**Your instructions:** Retype each entry below exactly as it stands.

**Data for this task:**

══════════

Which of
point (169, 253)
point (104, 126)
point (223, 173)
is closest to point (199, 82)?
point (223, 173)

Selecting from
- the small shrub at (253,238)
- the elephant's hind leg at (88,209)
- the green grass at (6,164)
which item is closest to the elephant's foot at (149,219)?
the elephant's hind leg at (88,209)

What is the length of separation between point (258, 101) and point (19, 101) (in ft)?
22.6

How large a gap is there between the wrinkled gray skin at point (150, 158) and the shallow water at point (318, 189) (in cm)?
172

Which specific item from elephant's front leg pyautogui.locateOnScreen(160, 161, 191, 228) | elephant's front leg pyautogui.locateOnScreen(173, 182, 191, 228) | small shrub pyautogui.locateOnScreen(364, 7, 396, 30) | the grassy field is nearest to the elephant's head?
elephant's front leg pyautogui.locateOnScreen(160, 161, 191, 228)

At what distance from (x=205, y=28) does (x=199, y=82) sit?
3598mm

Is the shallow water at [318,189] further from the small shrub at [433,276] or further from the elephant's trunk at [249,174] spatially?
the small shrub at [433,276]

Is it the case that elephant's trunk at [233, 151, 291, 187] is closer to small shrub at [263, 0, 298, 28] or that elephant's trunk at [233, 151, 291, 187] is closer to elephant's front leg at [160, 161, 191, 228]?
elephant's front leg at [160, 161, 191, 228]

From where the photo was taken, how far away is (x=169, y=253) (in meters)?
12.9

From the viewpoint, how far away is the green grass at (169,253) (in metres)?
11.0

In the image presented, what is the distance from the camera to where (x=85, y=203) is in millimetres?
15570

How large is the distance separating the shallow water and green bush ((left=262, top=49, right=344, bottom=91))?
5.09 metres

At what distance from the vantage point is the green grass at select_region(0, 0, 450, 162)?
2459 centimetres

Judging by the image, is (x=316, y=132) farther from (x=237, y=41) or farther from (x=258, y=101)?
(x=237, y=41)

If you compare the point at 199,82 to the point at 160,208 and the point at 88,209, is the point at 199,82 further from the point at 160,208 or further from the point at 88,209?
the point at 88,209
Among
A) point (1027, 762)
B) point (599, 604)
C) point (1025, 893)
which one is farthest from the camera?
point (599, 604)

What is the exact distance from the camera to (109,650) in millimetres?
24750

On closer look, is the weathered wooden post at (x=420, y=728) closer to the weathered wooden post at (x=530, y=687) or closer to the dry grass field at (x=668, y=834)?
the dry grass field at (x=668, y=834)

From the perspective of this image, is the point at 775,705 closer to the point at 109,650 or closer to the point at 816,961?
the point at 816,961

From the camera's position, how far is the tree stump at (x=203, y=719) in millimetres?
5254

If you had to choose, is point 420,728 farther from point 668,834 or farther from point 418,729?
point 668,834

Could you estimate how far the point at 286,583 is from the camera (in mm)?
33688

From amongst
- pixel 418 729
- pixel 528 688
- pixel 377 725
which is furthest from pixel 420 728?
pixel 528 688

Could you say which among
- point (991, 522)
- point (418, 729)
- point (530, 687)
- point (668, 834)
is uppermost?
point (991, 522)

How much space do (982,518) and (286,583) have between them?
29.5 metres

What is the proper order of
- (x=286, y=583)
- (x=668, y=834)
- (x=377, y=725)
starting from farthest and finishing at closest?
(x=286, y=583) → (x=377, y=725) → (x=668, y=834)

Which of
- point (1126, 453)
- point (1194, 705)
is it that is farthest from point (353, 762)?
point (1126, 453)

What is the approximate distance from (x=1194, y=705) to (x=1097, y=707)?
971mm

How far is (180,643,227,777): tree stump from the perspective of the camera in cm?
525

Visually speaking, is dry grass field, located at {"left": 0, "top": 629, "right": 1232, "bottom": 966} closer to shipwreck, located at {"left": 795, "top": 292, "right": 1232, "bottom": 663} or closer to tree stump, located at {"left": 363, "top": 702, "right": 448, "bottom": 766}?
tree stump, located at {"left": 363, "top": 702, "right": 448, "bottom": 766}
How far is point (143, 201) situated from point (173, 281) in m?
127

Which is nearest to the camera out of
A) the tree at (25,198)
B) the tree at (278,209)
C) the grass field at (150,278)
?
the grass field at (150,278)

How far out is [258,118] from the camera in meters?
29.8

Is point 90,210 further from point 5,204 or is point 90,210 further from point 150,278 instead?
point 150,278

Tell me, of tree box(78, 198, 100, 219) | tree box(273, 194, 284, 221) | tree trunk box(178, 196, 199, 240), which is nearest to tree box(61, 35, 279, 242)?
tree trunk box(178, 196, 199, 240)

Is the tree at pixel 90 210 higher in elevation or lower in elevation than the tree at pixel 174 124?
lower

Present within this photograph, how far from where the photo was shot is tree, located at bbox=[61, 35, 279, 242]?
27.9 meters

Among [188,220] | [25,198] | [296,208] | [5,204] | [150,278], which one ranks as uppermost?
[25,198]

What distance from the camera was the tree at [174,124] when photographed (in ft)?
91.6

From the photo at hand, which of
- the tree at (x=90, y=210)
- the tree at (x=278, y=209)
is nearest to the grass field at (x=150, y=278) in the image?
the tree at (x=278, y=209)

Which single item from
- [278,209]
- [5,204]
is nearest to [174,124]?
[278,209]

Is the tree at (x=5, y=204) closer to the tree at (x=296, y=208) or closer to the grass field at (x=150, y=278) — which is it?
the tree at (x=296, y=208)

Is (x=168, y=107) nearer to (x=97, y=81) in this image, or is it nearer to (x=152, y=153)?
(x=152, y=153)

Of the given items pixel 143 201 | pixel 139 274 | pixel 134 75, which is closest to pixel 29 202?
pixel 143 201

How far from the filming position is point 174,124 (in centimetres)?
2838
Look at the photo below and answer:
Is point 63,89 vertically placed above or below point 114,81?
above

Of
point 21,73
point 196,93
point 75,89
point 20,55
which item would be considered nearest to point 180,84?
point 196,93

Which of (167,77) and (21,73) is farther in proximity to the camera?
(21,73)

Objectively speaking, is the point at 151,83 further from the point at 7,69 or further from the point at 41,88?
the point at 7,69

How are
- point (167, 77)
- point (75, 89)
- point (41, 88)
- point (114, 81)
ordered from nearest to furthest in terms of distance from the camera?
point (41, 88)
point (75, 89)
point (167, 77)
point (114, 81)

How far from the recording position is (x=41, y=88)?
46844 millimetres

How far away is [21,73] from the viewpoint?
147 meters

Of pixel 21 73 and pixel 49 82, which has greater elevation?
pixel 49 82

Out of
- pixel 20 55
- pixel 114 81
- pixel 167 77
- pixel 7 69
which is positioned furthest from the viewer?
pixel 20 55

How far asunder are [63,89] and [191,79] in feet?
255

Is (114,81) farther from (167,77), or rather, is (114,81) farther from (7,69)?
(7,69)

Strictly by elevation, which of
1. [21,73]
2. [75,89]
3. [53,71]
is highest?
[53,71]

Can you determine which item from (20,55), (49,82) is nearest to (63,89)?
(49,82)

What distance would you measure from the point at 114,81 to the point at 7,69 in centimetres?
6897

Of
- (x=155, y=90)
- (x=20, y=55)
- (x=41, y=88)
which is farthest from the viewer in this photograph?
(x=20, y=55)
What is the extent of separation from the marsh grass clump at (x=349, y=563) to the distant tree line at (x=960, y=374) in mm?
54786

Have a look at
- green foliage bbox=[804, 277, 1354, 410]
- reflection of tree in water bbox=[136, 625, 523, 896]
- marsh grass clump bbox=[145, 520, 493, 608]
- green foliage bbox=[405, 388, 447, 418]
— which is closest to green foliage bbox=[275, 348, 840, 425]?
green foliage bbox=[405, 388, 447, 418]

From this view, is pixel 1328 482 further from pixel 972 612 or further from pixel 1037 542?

══════════

**Solution to this task:**
Which of
point (169, 253)
point (104, 126)
point (223, 173)
is closest to point (199, 82)?
point (223, 173)

Selecting from
- the small shrub at (253,238)
- the elephant's hind leg at (88,209)
- the green grass at (6,164)
which item is closest to the elephant's foot at (149,219)?
the elephant's hind leg at (88,209)

What is the length of separation between point (258, 101) and point (19, 101) (in ft)?
22.6

How large a gap is there between the wrinkled gray skin at point (150, 158) and the shallow water at point (318, 189) (in cm)?
172

Which specific item from elephant's front leg pyautogui.locateOnScreen(160, 161, 191, 228) | elephant's front leg pyautogui.locateOnScreen(173, 182, 191, 228) | small shrub pyautogui.locateOnScreen(364, 7, 396, 30) | the grassy field is nearest to the elephant's head?
elephant's front leg pyautogui.locateOnScreen(160, 161, 191, 228)

At what distance from (x=205, y=28) does (x=199, y=82) sit?
3598mm

Is the shallow water at [318,189] further from the small shrub at [433,276] or further from the elephant's trunk at [249,174] spatially?
the small shrub at [433,276]

Is it the case that elephant's trunk at [233, 151, 291, 187] is closer to small shrub at [263, 0, 298, 28] or that elephant's trunk at [233, 151, 291, 187] is closer to elephant's front leg at [160, 161, 191, 228]?
elephant's front leg at [160, 161, 191, 228]

From where the photo was taken, how far away is (x=169, y=253) (in meters)?
12.9

From the viewpoint, how far away is the green grass at (169,253) (in metres)?
11.0

In the image presented, what is the distance from the camera to where (x=85, y=203) is in millimetres?
15570

How large is the distance separating the shallow water and green bush ((left=262, top=49, right=344, bottom=91))?
5.09 metres

At what distance from the vantage point is the green grass at select_region(0, 0, 450, 162)?
2459 centimetres

Judging by the image, is (x=316, y=132) farther from (x=237, y=41) or farther from (x=258, y=101)?
(x=237, y=41)

If you compare the point at 199,82 to the point at 160,208 and the point at 88,209, is the point at 199,82 further from the point at 160,208 or further from the point at 88,209?
the point at 88,209
Among
A) point (1027, 762)
B) point (599, 604)
C) point (1025, 893)
which one is farthest from the camera?
point (599, 604)

What is the exact distance from the camera to (109,650) in millimetres?
24750

On closer look, is the weathered wooden post at (x=420, y=728) closer to the weathered wooden post at (x=530, y=687) or closer to the dry grass field at (x=668, y=834)?
the dry grass field at (x=668, y=834)

From the perspective of this image, is the point at 775,705 closer to the point at 109,650 or closer to the point at 816,961?
the point at 816,961

From the camera's position, how far is the tree stump at (x=203, y=719) in millimetres?
5254

If you had to choose, is point 420,728 farther from point 668,834 or farther from point 418,729?
point 668,834

Could you estimate how far the point at 286,583 is from the camera (in mm)?
33688

From amongst
- pixel 418 729
- pixel 528 688
- pixel 377 725
which is furthest from pixel 420 728?
pixel 528 688

Could you say which among
- point (991, 522)
- point (418, 729)
- point (530, 687)
- point (668, 834)
is uppermost?
point (991, 522)

How much space do (982,518) and (286,583) have between them?
29.5 metres

What is the proper order of
- (x=286, y=583)
- (x=668, y=834)
- (x=377, y=725)
starting from farthest and finishing at closest?
(x=286, y=583) → (x=377, y=725) → (x=668, y=834)

Which of
- point (1126, 453)
- point (1194, 705)
is it that is farthest from point (353, 762)?
point (1126, 453)

What is the approximate distance from (x=1194, y=705) to (x=1097, y=707)?
971mm

How far is (180,643,227,777): tree stump from the perspective of the camera in cm?
525

Visually speaking, is dry grass field, located at {"left": 0, "top": 629, "right": 1232, "bottom": 966} closer to shipwreck, located at {"left": 795, "top": 292, "right": 1232, "bottom": 663} or closer to tree stump, located at {"left": 363, "top": 702, "right": 448, "bottom": 766}?
tree stump, located at {"left": 363, "top": 702, "right": 448, "bottom": 766}
How far is point (143, 201) situated from point (173, 281) in m?
127

Which is nearest to the camera out of
A) the tree at (25,198)
B) the tree at (278,209)
C) the grass field at (150,278)
?
the grass field at (150,278)

How far out is [258,118] from the camera in meters?
29.8

Is point 90,210 further from point 5,204 or is point 90,210 further from point 150,278 instead?
point 150,278

Tell me, of tree box(78, 198, 100, 219) | tree box(273, 194, 284, 221) | tree trunk box(178, 196, 199, 240), which is nearest to tree box(61, 35, 279, 242)?
tree trunk box(178, 196, 199, 240)

Is the tree at pixel 90 210 higher in elevation or lower in elevation than the tree at pixel 174 124?
lower

Present within this photograph, how far from where the photo was shot is tree, located at bbox=[61, 35, 279, 242]?
27.9 meters

Among [188,220] | [25,198] | [296,208] | [5,204] | [150,278], which one ranks as uppermost?
[25,198]

What distance from the camera was the tree at [174,124] when photographed (in ft)?
91.6

From the photo at hand, which of
- the tree at (x=90, y=210)
- the tree at (x=278, y=209)
is nearest to the grass field at (x=150, y=278) in the image?
the tree at (x=278, y=209)

Which single item from
- [278,209]
- [5,204]
is nearest to [174,124]?
[278,209]

Is the tree at (x=5, y=204) closer to the tree at (x=296, y=208) or closer to the grass field at (x=150, y=278) — which is it?
the tree at (x=296, y=208)

Is (x=168, y=107) nearer to (x=97, y=81) in this image, or is it nearer to (x=152, y=153)?
(x=152, y=153)

Of the given items pixel 143 201 | pixel 139 274 | pixel 134 75, which is closest to pixel 29 202?
pixel 143 201

How far from the filming position is point 174,124 (in centimetres)?
2838
Look at the photo below and answer:
Is point 63,89 vertically placed above or below point 114,81?
above

Of
point 21,73
point 196,93
point 75,89
point 20,55
which item would be considered nearest to point 180,84?
point 196,93

Which of (167,77) and (21,73) is farther in proximity to the camera?
(21,73)

Objectively speaking, is the point at 151,83 further from the point at 7,69 or further from the point at 41,88?
the point at 7,69

How are
- point (167, 77)
- point (75, 89)
- point (41, 88)
- point (114, 81)
ordered from nearest to furthest in terms of distance from the camera?
point (41, 88)
point (75, 89)
point (167, 77)
point (114, 81)

How far from the recording position is (x=41, y=88)?
46844 millimetres

How far away is [21,73] from the viewpoint?
147 meters

Of pixel 21 73 and pixel 49 82, which has greater elevation?
pixel 49 82

Out of
- pixel 20 55
- pixel 114 81
- pixel 167 77
- pixel 7 69
which is positioned furthest from the viewer?
pixel 20 55

How far asunder are [63,89] and [191,79] in feet?
255

Is (114,81) farther from (167,77), or rather, is (114,81) farther from (7,69)?
(7,69)

Strictly by elevation, which of
1. [21,73]
2. [75,89]
3. [53,71]
is highest?
[53,71]

Can you determine which item from (20,55), (49,82) is nearest to (63,89)?
(49,82)

What distance would you measure from the point at 114,81 to the point at 7,69 in centimetres?
6897

Of
- (x=155, y=90)
- (x=20, y=55)
- (x=41, y=88)
which is farthest from the viewer in this photograph?
(x=20, y=55)
What is the extent of separation from the marsh grass clump at (x=349, y=563) to the distant tree line at (x=960, y=374) in mm?
54786

Have a look at
- green foliage bbox=[804, 277, 1354, 410]
- reflection of tree in water bbox=[136, 625, 523, 896]
- marsh grass clump bbox=[145, 520, 493, 608]
- green foliage bbox=[405, 388, 447, 418]
— which is closest to green foliage bbox=[275, 348, 840, 425]?
green foliage bbox=[405, 388, 447, 418]

From this view, is pixel 1328 482 further from pixel 972 612 or further from pixel 1037 542?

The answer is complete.